Brexit department has already spent more than £250,000 on legal advice in just eight weeks
Official figures show they have spent an average of around £33,500 a week since it was set up by Theresa May in mid-July
THE NEW Brexit department has already spent more than a quarter of a million pounds on legal advice in the eight weeks since its creation, according to official figures.
Britain has yet to formally start talks to withdraw from the European Union, with the Prime Minister and Brexit Secretary David Davis coming under fire for revealing little detail about their plans to MPs.
But the Department for Exiting the European Union said its legal bill has so far reached an estimated £268,711 - an average of around £33,500 a week.
Officials are still assessing the total amount of taxpayers' cash required for legal advice over the next 12 months when the UK Government is expected to have triggered Article 50.
The department was created by Theresa May in mid-July after the historic vote for Brexit in the June 23 referendum.
Mr Davis was put in charge alongside fellow Brexiteers Liam Fox, now International Trade Secretary, and new Foreign Secretary Boris Johnson in a move viewed as an attempt to allow those who backed withdrawal to play a major role in finding solutions.
David Jones, a minister in the department, replied to a written parliamentary question from Nick Clegg, saying: "To date, the department has incurred an estimated total of £256,000 in fixed-fee legal advice with the Government legal department and a further £12,711 in relation to additional billed fees and disbursements.”
The former Liberal Democrat leader, now the party's EU spokesman, said in response to the figures: "Anyone who thinks Brexit will be quick or easy is seriously mistaken.
"This huge taxpayer-funded Brexit bill for legal advice shows how ill-prepared Whitehall is for what will be the biggest and most complex set of negotiations it has ever attempted.”

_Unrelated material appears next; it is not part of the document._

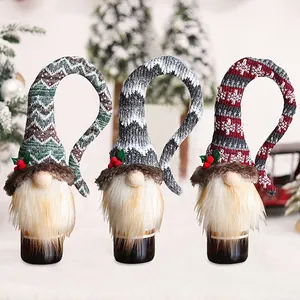 Set de 3 fundas de botellas de vino de gnomo navideño con gorros de punto y barbas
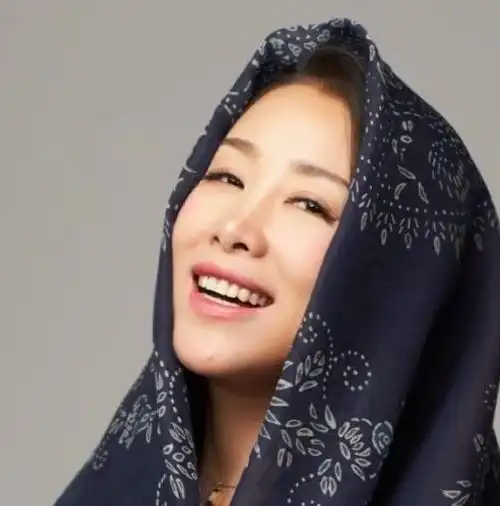 星光大道冠军,神秘"天书"推广者,在世界佛教论坛上高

He added: "But it is not just legal advice where the Government is ill-prepared - we simply don't have anything like the number of trade negotiators necessary to establish a new trading relationship with the EU or other countries.
"The process of leaving the European Union, regardless of what deal the Government eventually agrees, will be long and painful and risks a long period of uncertainty for British business, jobs and our wider economy."
Mr Fox told MPs this morning that he was not looking to create "a standing army of bureaucrats" to negotiate Brexit.